**** Study material
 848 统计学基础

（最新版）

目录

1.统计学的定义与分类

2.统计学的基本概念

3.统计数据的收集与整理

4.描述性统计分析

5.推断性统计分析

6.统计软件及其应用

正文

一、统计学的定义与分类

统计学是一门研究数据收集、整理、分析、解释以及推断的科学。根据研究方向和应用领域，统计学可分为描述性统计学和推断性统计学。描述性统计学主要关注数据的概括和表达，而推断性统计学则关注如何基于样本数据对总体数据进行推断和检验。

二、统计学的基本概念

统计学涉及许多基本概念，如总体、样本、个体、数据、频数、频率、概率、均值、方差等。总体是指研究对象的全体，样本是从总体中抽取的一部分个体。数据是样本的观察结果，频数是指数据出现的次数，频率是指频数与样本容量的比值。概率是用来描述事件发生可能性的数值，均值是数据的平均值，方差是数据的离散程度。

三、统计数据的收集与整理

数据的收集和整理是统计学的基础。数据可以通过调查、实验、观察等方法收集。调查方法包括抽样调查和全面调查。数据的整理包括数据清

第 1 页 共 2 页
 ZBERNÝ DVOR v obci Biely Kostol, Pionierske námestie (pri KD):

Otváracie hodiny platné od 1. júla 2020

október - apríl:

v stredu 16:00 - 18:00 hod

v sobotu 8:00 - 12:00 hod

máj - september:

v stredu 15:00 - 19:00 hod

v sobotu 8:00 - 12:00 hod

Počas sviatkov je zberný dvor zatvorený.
********
- **Try it**
An exact restatement of the lines from the one with "Otváracie hodiny platné od 1. júla 2020" through the last line of the data is the only acceptable answer.

- **Answer space**
Otváracie hodiny platné od 1. júla 2020

október - apríl:

v stredu 16:00 - 18:00 hod

v sobotu 8:00 - 12:00 hod

máj - september:

v stredu 15:00 - 19:00 hod

v sobotu 8:00 - 12:00 hod

Počas sviatkov je zberný dvor zatvorený.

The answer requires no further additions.